Suburban East: “The east market stabilized over the course of 2015 as absorption continued in Class-A spaces; there is reasonable confidence that 2016 will be a positive year for this submarket. Glastonbury will continue to lead the east in absorption and rent growth. Tenants seeking locations east of the river may consider East Hartford for quality Class-A spaces as a result of the continued tightening office market in Glastonbury. … Landlords should also be prepared to provide tenant improvement packages and concessions to lease less attractive options.”
– Jennifer Gosselin
Suburban West: “New requirements totaling 75,000 square feet in the market today should result in a strong start to 2016's performance. Large block opportunities in Farmington and Southington will gain increased attention from tenants inside and outside of the submarket. Farmington and West Hartford will continue to lead the west in overall activity and rent growth as those towns continue to tighten.''
– Michael Puzzo
North Suburban (Bloomfield, Windsor, etc.): “…As long as the economy remains healthy and there are no major tenants downsizing or relocating to other markets, the north market will likely remain as healthy as it has been for several years. With no new construction on the horizon, all it would take to shift towards a landlord's market is one or two mid- to large-sized tenants migrating from another market.
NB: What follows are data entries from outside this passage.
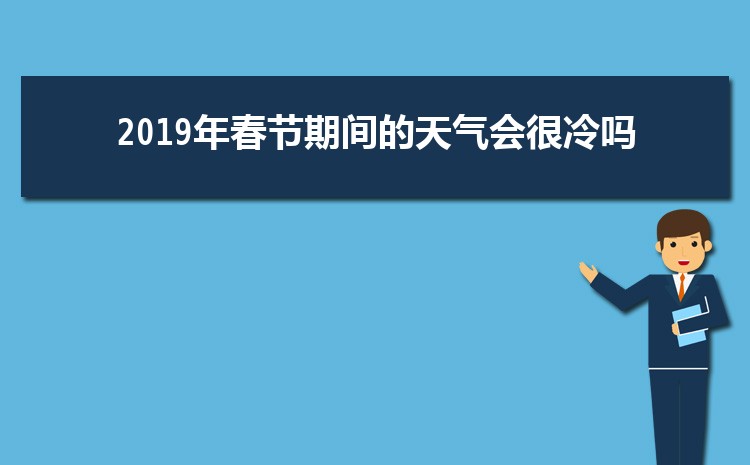 2019年春节期间的天气会很冷吗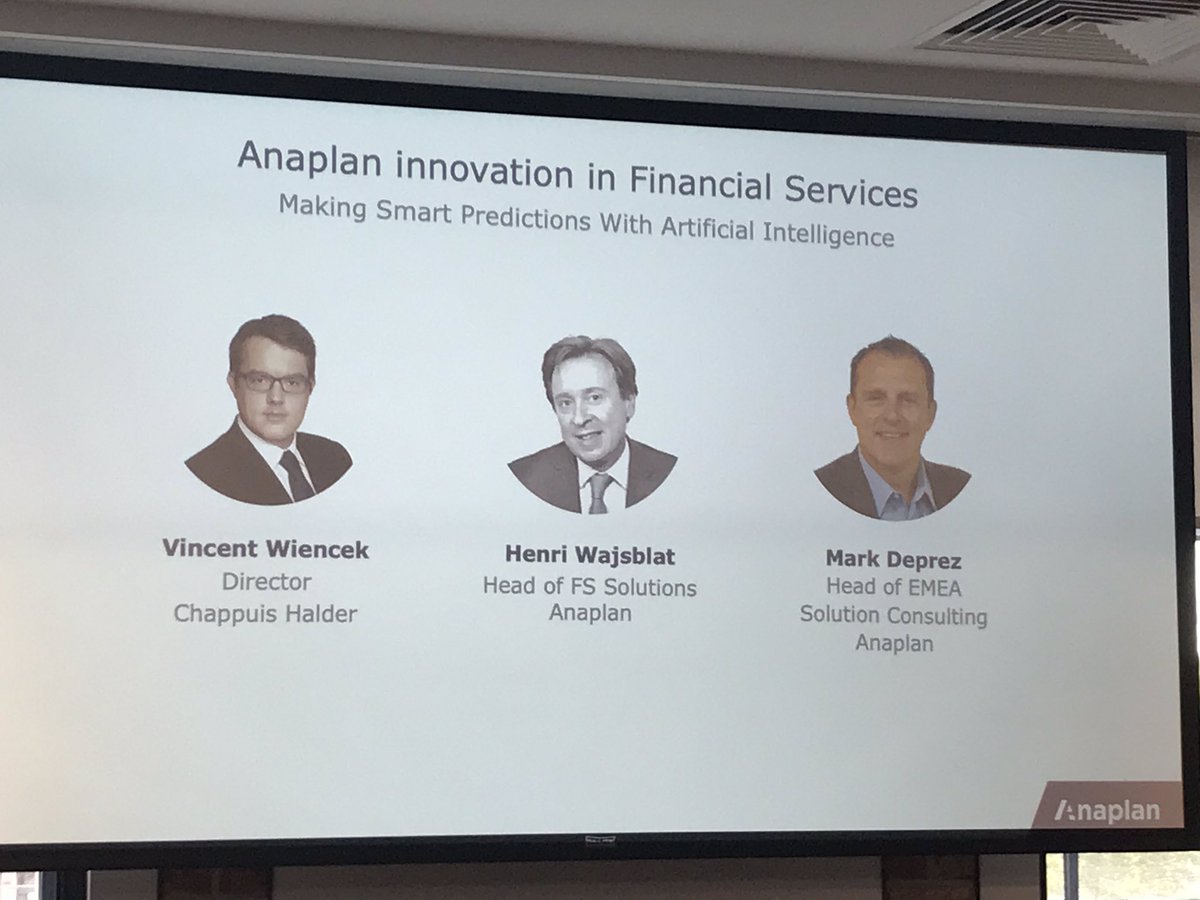 Anaplan innovation in Financial Services
Making Smart Predictions With Artificial Intelligence

Vincent Wiencek
Director
Chappuis Halder

Henri Wajsblat
Head of FS Solutions
Anaplan

Mark Deprez
Head of EMEA
Solution Consulting
Anaplan

Anaplan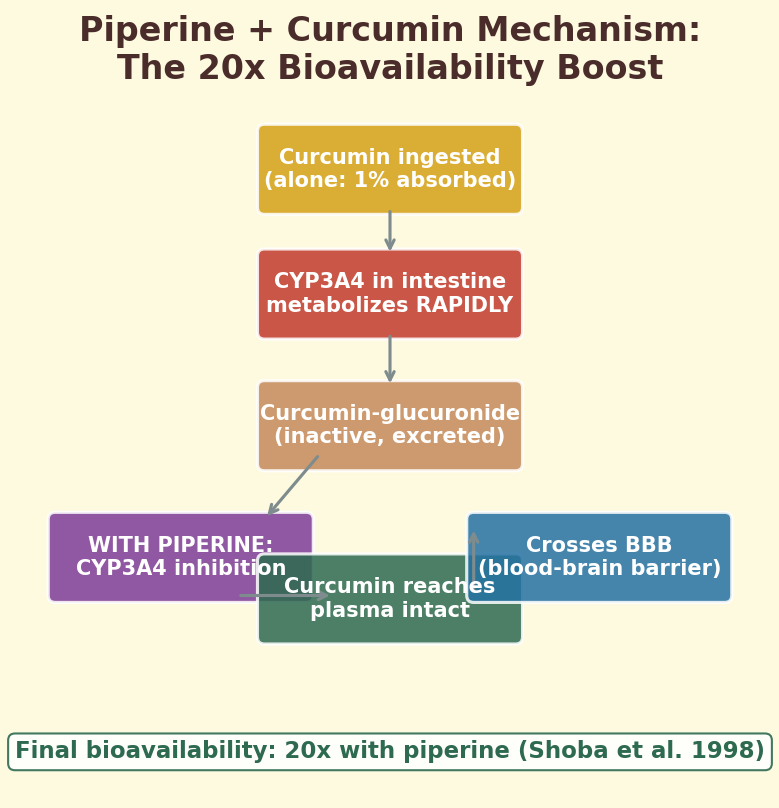 Piperine + Curcumin Mechanism:
The 20x Bioavailability Boost

Curcumin ingested
(alone: 1% absorbed)

CYP3A4 in intestine
metabolizes RAPIDLY

Curcumin-glucuronide
(inactive, excreted)

WITH PIPERINE:
CYP3A4 inhibition

Curcumin reaches
plasma intact

Crosses BBB
(blood-brain barrier)

Final bioavailability: 20x with piperine (Shoba et al. 1998)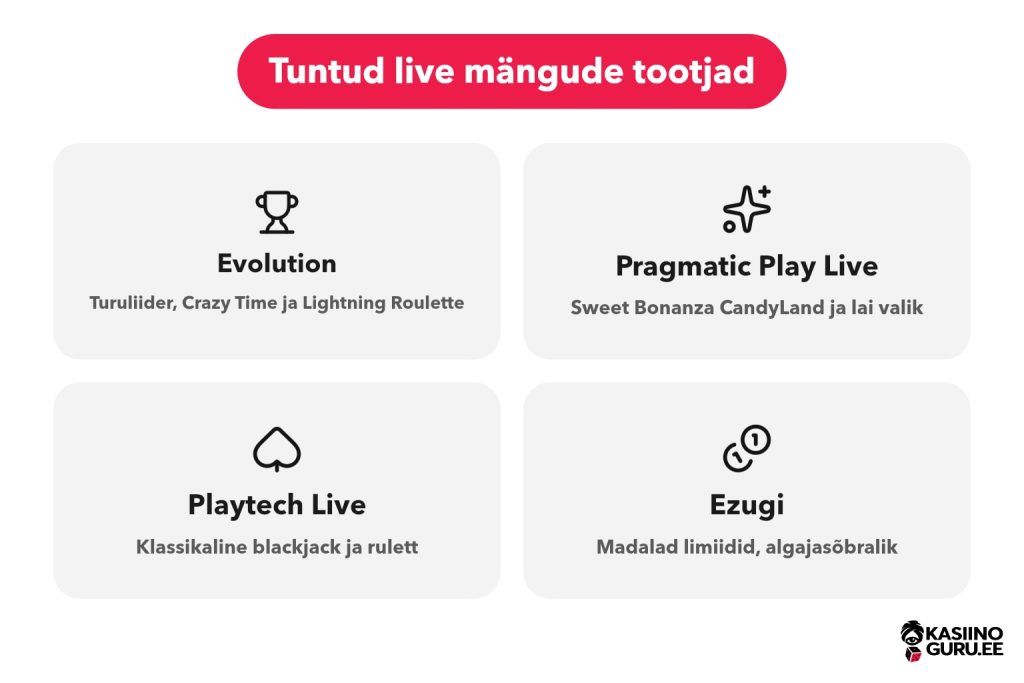 Tuntud live mängude tootjad

Evolution

Turuliider, Crazy Time ja Lightning Roulette

Pragmatic Play Live

Sweet Bonanza CandyLand ja lai valik

Playtech Live

Klassikaline blackjack ja rulett

Ezugi

Madalad limiidid, algajasõbralik

KASIINO GURU.EE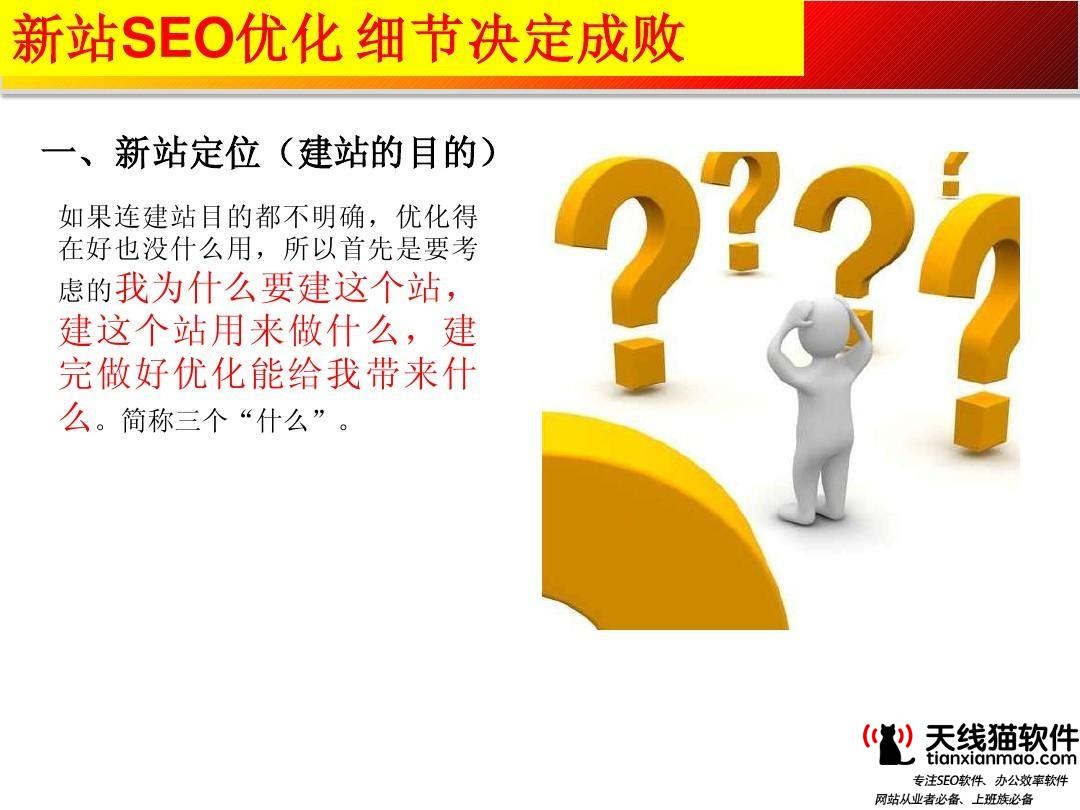 新站SEO优化 细节决定成败

一、新站定位（建站的目的）

如果连建站目的都不明确，优化得在好也没什么用，所以首先是要考虑的我为什么要建这个站，建这个站用来做什么，建完做好优化能给我带来什么。简称三个“什么”。

天线猫软件
tianxianmao.com
专注SEO软件、办公效率软件
网站从业者必备、上班族必备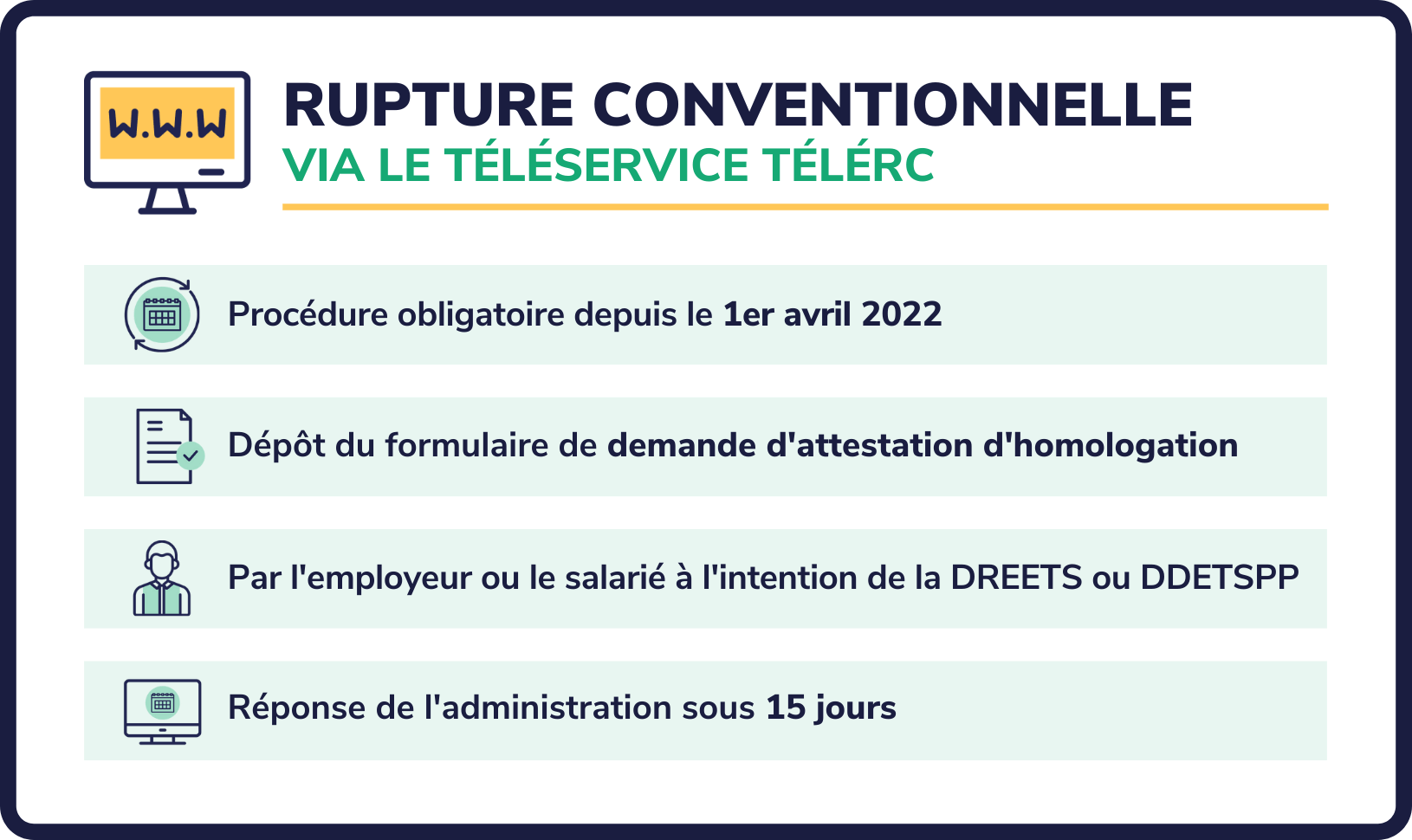 W.W.W

RUPTURE CONVENTIONNELLE
VIA LE TÉLÉSERVICE TÉLÉRC

Procédure obligatoire depuis le 1er avril 2022

Dépôt du formulaire de demande d'attestation d'homologation

Par l'employeur ou le salarié à l'intention de la DREETS ou DDETSPP

Réponse de l'administration sous 15 jours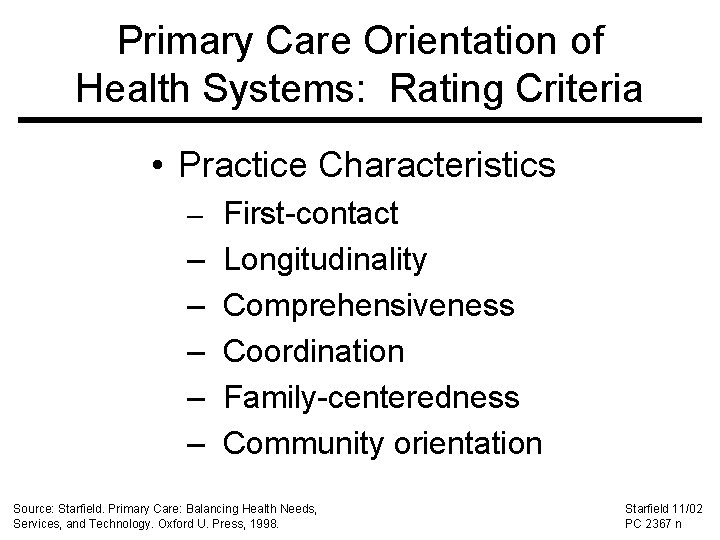 Primary Care Orientation of Health Systems: Rating Criteria

• Practice Characteristics
– First-contact
– Longitudinality
– Comprehensiveness
– Coordination
– Family-centeredness
– Community orientation

Source: Starfield. Primary Care: Balancing Health Needs, Services, and Technology. Oxford U. Press, 1998.

Starfield 11/02
PC 2367 n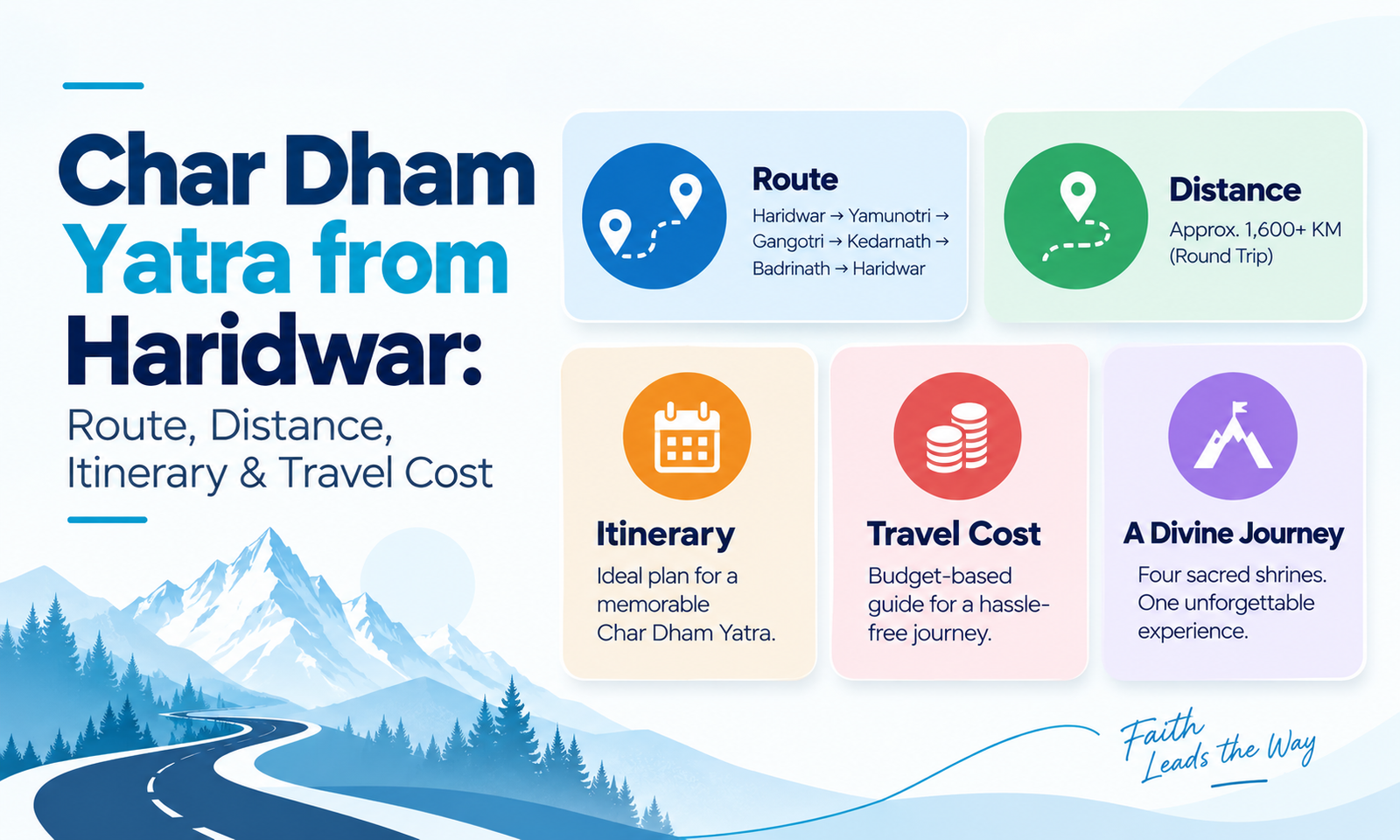 Char Dham Yatra from Haridwar:

Route, Distance, Itinerary & Travel Cost

Route

Haridwar → Yamunotri → Gangotri → Kedarnath → Badrinath → Haridwar

Distance

Approx. 1,600+ KM (Round Trip)

Itinerary

Ideal plan for a memorable Char Dham Yatra.

Travel Cost

Budget-based guide for a hassle-free journey.

A Divine Journey

Four sacred shrines. One unforgettable experience.

Faith Leads the Way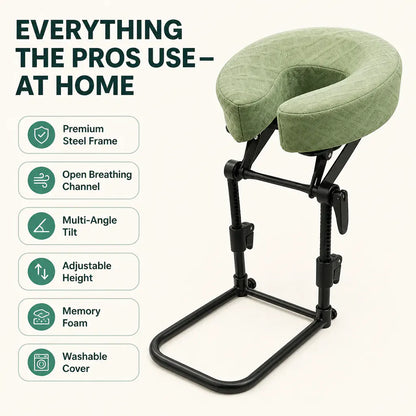 EVERYTHING THE PROS USE – AT HOME

Premium Steel Frame

Open Breathing Channel

Multi-Angle Tilt

Adjustable Height

Memory Foam

Washable Cover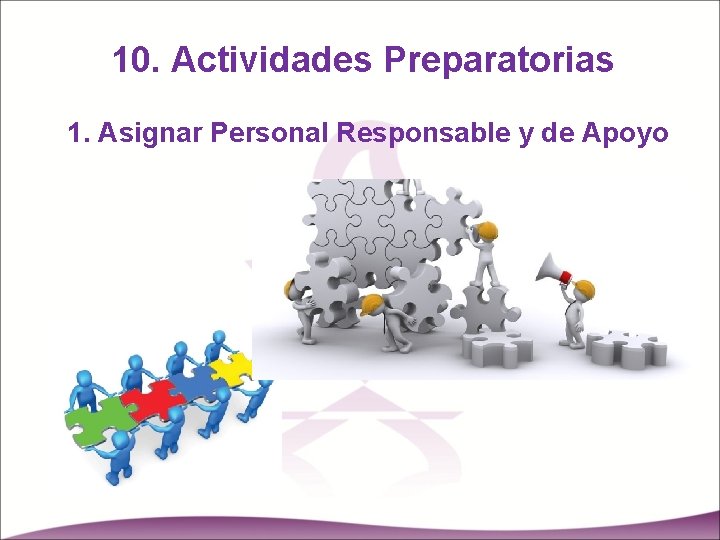 10. Actividades Preparatorias

1. Asignar Personal Responsable y de Apoyo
At that point, there would likely be an increase in lease rates and/or a reduction in tenant improvements. Even then, the north market would still be far less expensive than the west, south and east suburban markets by $3 - $6 per square foot.”
– Bob Botters
South Suburban Office (Rocky Hill, Wethersfield, etc.): As the supply of Class-A space dwindles, tenants will be forced to renew or relocate to less desirable space if they are unwilling to absorb the increased rental rates. Rental rates will slowly increase and tenant improvement allowances will decrease, resulting in tenants making financial contributions to the cost of renovating the premises. There is no new speculative construction planned or being developed in the suburban south market. Tenants seeking space will be forced to consider pre-approved sites ready for development.”
– David Barnes
Central Connecticut Investment: “With more than 10 office opportunities either on the market or under contract as 2016 begins, another year of active trading is to be expected. However, with so many large acquisitions over the last four years, sales volume is unlikely to approach the milestones established in 2015. We continue to expect equity sources from outside the market to drive demand, but several strong local players continue to make an impact on the supply and demand curve as well.''
– Patrick Mulready
Greater Hartford Industrial: At the start of 2016 the vacancy rate hit below 10 percent, indicating a landlord-favored market not experienced since [the first quarter of] 2008. Rent growth should begin to accelerate from its current, slow pace, particularly for higher-quality spaces with large contiguous availability.
– Christopher Metcalfe
Gregory Seay is the Hartford Business Journal News Editor.